An art exhibition examining sight loss opened as part of the Wandsworth Arts Fringe in London on 10 June. Entitled “Do you see what I see?”, the exhibition includes pieces by artists who are part of the Windows of the Soul project and contains braille art, traditional paintings, print work and other examples of work by or with visually impaired people describing what they see to a professional artist.
The Windows of the Soul artists were charged by two ophthalmologists, Caroline Kilduff and Siegfried Wagner, to create an exhibition of artwork to raise awareness of the realities of sight loss. Lindsey Whitelaw, an exhibiting artist, became involved due to her fascination with the project, and the feeling that she could create different versions of one painting as responses to how visually impaired people saw her work.
Lindsey said: “I have painted all my life and also had a career as a Landscape Architect which involved community engagement, promoting general health and wellbeing through environmental improvements. With this body of work I have had the opportunity to direct my art practice along a similar path.
I have met some truly amazing people with such energy and enthusiasm for life, it has been life-changing for me to see such positives come from those with eye conditions.”
Lindsey initially called on volunteers to describe how they saw the world with their varying degrees of visual impairment. As she explains: “Due to the pandemic, we mostly communicated over the phone and email. It has been an unexpected and inspiring process as from their responses I have made work which illustrates how sight impairment can enhance rather than hamper the artistic experience.”

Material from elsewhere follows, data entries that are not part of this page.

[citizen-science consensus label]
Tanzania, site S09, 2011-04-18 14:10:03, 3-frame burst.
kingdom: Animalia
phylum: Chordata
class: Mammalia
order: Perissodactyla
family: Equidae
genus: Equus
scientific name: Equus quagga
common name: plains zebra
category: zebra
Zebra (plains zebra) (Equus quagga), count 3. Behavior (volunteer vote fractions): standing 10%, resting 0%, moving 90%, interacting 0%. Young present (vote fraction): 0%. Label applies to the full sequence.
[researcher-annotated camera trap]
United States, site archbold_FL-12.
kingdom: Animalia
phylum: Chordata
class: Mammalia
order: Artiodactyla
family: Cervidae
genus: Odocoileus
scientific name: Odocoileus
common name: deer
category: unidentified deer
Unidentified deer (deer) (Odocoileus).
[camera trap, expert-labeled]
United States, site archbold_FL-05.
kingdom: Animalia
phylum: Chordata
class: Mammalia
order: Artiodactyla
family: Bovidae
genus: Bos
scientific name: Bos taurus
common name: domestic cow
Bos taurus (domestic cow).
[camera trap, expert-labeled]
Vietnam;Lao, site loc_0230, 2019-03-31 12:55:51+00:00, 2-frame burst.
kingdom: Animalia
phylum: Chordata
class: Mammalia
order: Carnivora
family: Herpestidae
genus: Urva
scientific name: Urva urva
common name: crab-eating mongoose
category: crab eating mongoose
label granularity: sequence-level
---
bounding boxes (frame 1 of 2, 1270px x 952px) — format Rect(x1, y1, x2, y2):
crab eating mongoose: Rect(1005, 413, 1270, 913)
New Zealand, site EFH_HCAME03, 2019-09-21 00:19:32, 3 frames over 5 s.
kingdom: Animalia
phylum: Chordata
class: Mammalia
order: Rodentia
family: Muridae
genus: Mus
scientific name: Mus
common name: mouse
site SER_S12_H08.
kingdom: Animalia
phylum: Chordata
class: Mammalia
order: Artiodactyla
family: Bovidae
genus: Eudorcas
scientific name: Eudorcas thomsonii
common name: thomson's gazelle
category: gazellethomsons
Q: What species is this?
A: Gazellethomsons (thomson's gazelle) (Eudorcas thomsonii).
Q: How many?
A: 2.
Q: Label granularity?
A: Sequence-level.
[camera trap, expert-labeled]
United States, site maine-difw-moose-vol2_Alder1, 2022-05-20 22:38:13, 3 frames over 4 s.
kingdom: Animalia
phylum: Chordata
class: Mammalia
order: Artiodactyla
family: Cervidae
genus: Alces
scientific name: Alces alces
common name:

Lindsey’s process began when she sent a textile collage entitled New China to Pat, who is totally blind from retinitis pigmentosa, and Michael, who has diminished vision due to optic neuropathy.
Of their responses to her work, Lindsey said: “They both described ‘word pictures’, which I then translated in paint as Pat’s New China, a birch tree, and Michael’s nautical scene with Blue Peter flags. Both were vastly different, and yet a version of the original.”
Three other paintings were sent to Samantha, who has diabetic retinopathy, with sporadic voids in her vision. She also had a cataract in her right eye; after surgery, the lens pocket thickened and despite being ‘polished’, it has not made a difference to her vision. Samantha says that life is much more interesting since she lost her vision as she “makes things up”.
A fascinating result of Samantha’s vision impairment is the way in which she engages with Lindsey’s art. Samantha saw a clown’s face when looking at Lindsey’s original Iomani painting; it intended to depict a Cyprus village house interior. When looking at Lindsey's depiction of a set of Allen keys in Workshop One, Samantha saw a tarantula emerging from a pistol:
Workshop - Samantha Leftwich by Lindsey Whitelaw
And when viewing Lindsey's painting of almost leaf-less trees with a white and blue backdrop in Blue Trees Old Town, to Samantha, the work appeared as an orange disc crossed with blood vessel-like branches – looking not dissimilar to an eye scan:
Blue Trees Old Town - Samantha Leftwich by Lindsey Whitelaw
People with visual impairments continue to influence Lindsey’s work. Aleid was diagnosed with ocular myasthenia gravis: when looking far away, her vision seems to ‘slide‘, so one object floats off to produce two objects, with the second one appearing to the right, and higher up. She visited Lindsey’s house and was able to see her original painting ‘Blue Trees Old Town 2’, adjacent to a pile of books on a table nearby. She saw the books and a pink carrier bag nearby floating up onto the trees, and when seen on a blank wall, the trees themselves floated up to the right:
Aleid's Floating Books by Lindsey Whitelaw
Anne has autosomal recessive optic nerve degeneration, and was registered blind in the 1990s. She can see vague shapes but no detail and her vision, in her own words, could be described as largely a feat of imagination. Her response to ‘Workshop One’ was notable, as she saw it as ominous and dark with a striped background, whereas the ‘Blue Trees’ and ‘Iomani’ are much more subdued, soft, and misty.